▸ What this task involves:
Your answer should hold each line of the material that contains the word "over".

▸ Data for this task:

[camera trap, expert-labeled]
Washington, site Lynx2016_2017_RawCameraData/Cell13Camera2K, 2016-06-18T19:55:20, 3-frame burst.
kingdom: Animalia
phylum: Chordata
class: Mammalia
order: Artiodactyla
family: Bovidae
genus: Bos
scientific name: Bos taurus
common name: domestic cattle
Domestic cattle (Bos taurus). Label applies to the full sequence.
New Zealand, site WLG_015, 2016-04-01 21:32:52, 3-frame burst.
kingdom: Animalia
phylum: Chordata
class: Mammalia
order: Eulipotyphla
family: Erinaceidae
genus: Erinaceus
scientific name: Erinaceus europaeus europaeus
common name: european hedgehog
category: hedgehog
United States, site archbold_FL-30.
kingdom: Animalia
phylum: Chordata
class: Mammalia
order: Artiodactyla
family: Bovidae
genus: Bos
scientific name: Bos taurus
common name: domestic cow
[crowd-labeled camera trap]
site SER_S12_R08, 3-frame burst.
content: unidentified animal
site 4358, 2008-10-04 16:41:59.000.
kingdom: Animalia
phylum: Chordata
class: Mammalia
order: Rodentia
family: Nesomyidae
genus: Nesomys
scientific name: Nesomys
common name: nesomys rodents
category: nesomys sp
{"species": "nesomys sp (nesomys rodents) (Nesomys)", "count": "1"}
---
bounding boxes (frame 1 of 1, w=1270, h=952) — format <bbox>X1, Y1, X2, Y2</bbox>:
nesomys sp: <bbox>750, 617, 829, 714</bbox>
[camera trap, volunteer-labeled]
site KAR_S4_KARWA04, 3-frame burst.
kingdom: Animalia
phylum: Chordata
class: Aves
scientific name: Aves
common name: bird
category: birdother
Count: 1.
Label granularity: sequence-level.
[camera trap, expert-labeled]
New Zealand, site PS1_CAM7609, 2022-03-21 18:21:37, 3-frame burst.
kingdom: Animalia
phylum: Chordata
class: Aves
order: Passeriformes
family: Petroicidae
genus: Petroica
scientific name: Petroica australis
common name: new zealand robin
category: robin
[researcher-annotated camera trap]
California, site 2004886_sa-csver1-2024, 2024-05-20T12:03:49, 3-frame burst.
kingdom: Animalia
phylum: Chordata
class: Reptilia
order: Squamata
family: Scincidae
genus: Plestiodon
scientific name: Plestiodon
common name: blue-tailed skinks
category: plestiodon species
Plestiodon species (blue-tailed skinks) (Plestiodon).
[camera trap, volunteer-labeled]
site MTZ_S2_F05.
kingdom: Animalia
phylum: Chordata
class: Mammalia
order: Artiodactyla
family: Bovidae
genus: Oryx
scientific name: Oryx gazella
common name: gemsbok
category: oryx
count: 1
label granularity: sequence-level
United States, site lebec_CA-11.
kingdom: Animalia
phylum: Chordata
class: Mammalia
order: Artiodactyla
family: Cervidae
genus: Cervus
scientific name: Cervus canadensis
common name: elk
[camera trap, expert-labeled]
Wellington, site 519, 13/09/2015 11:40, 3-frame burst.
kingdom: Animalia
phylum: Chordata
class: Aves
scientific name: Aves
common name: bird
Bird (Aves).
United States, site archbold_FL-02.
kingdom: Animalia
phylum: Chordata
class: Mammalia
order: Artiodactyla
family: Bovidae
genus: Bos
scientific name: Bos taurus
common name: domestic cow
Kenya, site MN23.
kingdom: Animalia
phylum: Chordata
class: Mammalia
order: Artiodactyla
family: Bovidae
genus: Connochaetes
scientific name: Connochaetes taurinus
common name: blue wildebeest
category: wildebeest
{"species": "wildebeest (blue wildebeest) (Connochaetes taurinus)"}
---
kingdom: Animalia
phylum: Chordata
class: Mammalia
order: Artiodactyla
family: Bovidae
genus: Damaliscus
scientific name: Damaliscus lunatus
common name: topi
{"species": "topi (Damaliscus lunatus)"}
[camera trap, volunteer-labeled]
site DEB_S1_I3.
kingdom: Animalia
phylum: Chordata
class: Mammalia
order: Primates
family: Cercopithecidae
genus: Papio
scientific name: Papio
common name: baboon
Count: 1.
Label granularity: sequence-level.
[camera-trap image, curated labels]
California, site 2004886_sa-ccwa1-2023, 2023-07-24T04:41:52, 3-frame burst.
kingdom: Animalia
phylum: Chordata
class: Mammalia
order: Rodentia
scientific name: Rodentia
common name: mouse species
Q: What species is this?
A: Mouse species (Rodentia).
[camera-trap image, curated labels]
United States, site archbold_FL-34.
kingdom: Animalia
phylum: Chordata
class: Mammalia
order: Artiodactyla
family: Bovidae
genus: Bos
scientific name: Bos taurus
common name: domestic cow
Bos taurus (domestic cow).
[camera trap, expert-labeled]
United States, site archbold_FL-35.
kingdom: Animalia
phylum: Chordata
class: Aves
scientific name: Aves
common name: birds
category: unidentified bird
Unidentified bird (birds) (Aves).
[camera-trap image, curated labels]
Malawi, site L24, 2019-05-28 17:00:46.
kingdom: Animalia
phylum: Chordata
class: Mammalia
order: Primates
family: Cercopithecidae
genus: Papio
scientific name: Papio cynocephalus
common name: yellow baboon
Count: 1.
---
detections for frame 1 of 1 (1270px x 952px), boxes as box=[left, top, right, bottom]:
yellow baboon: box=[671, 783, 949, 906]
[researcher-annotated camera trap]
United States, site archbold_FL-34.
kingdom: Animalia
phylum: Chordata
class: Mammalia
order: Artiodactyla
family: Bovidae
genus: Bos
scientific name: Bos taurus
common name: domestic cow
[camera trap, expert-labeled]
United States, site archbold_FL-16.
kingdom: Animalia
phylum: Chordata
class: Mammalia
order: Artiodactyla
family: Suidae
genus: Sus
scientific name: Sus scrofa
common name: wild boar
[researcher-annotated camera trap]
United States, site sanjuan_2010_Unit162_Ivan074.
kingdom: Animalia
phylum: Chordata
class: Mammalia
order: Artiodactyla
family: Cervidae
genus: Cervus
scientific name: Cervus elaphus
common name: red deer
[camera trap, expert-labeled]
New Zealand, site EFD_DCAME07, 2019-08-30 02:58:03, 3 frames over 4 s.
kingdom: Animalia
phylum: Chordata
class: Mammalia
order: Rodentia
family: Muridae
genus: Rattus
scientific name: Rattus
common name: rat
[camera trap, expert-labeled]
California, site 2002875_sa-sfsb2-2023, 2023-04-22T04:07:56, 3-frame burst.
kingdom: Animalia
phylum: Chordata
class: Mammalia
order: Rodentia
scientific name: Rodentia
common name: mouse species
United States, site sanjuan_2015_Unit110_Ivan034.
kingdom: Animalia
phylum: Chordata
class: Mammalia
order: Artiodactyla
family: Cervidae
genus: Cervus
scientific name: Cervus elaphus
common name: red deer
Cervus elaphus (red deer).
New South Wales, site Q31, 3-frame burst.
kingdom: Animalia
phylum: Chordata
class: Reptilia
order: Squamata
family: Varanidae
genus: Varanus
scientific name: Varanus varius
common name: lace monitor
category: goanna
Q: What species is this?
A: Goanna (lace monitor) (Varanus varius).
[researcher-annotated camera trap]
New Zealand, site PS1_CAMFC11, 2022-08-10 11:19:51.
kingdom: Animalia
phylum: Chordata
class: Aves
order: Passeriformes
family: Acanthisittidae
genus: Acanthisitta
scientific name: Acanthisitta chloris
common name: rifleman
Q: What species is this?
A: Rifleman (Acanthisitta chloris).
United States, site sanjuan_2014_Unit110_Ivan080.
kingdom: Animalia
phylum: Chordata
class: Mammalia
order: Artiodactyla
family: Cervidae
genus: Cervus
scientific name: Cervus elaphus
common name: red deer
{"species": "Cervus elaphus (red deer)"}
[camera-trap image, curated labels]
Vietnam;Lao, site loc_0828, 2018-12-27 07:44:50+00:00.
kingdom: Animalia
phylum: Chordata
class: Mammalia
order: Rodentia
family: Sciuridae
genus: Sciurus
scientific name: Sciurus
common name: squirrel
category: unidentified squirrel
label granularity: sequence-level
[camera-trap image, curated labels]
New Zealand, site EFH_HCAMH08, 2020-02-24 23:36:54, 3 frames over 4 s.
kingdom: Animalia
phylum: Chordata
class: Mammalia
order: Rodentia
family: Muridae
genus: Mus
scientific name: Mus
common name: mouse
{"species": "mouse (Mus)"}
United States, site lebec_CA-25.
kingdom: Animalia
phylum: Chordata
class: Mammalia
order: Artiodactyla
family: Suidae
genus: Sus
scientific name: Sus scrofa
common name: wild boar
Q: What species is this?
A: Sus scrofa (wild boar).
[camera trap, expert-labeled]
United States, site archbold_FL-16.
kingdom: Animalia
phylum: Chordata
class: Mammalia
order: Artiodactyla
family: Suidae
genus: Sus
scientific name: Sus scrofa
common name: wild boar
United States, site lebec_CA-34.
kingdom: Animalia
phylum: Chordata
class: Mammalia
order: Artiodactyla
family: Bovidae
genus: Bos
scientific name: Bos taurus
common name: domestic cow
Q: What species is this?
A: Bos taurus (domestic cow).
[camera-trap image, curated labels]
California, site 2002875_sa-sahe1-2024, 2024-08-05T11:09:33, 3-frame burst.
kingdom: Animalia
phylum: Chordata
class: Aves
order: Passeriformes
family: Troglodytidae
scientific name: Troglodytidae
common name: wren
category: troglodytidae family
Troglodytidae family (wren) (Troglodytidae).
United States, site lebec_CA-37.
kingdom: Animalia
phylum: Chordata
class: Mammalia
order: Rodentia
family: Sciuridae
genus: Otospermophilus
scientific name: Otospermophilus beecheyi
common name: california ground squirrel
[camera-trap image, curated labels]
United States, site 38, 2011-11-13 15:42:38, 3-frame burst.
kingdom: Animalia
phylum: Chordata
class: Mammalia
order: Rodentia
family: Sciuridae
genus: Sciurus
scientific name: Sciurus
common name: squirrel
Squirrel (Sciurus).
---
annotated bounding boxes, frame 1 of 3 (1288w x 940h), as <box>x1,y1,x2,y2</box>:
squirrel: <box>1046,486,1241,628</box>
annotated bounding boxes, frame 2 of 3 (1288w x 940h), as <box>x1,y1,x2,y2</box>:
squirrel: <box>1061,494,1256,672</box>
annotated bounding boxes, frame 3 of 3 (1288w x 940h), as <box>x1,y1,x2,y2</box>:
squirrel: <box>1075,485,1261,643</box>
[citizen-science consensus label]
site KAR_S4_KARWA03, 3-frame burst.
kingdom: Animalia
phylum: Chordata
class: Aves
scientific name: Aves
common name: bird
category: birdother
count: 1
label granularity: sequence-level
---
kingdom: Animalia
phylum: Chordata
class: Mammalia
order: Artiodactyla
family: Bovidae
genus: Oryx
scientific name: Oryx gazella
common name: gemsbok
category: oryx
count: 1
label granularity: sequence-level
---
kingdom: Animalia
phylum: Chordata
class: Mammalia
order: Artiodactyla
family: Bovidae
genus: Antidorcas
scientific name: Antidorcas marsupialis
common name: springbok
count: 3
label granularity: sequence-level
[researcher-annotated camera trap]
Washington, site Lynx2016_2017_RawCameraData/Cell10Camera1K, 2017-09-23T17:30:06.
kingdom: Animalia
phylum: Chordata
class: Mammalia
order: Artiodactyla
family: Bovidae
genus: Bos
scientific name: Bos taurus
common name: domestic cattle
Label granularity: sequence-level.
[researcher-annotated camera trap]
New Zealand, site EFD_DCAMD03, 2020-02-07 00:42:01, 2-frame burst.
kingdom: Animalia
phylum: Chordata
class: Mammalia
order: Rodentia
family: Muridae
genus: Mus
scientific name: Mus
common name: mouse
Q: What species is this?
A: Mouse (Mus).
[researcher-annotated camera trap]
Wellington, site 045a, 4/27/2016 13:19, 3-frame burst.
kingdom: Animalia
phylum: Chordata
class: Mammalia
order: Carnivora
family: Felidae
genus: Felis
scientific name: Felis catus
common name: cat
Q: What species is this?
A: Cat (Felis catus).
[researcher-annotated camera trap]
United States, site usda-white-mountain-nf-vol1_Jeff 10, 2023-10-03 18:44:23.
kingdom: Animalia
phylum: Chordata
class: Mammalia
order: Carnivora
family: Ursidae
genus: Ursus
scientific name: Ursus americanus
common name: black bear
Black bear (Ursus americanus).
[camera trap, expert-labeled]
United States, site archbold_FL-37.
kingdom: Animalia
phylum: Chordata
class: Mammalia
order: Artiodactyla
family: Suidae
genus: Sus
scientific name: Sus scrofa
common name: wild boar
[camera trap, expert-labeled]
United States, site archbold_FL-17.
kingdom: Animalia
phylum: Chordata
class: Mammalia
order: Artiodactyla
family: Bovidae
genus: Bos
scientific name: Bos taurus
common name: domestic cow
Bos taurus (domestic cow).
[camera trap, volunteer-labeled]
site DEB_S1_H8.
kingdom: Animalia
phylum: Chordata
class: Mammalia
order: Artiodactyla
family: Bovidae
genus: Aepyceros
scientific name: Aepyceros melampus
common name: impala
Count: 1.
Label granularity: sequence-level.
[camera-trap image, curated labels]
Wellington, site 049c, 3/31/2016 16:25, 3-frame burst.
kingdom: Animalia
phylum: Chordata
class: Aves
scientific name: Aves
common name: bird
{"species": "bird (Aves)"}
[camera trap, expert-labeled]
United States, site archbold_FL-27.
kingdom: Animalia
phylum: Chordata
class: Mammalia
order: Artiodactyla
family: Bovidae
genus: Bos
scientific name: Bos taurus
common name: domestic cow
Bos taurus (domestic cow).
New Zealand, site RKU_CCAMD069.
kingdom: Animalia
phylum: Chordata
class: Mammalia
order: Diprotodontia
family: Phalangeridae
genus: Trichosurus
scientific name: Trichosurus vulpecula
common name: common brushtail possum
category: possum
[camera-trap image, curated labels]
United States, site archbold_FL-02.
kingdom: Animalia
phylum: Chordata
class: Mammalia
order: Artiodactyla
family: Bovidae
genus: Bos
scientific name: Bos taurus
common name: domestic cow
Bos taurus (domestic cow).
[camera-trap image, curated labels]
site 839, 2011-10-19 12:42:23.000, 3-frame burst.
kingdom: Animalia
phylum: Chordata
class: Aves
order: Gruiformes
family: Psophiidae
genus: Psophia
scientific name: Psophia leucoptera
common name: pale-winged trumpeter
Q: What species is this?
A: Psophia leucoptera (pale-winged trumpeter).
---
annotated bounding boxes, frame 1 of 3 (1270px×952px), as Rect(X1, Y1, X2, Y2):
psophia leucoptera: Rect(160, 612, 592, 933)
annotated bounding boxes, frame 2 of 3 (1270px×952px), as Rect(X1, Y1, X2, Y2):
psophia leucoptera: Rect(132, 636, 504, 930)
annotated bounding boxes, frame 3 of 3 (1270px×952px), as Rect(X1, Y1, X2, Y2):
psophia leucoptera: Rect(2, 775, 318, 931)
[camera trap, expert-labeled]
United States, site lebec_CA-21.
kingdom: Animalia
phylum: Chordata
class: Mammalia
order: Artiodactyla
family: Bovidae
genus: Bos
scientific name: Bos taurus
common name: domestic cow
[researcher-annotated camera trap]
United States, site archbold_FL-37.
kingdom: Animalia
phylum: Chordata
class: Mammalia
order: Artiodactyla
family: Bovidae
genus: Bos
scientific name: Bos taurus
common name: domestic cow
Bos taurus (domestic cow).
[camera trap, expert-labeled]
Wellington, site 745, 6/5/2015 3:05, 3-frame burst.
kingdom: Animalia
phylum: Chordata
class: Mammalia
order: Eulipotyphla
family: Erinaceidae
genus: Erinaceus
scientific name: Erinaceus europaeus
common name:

▸ Output below:
New Zealand, site EFD_DCAME07, 2019-08-30 02:58:03, 3 frames over 4 s.
New Zealand, site EFH_HCAMH08, 2020-02-24 23:36:54, 3 frames over 4 s.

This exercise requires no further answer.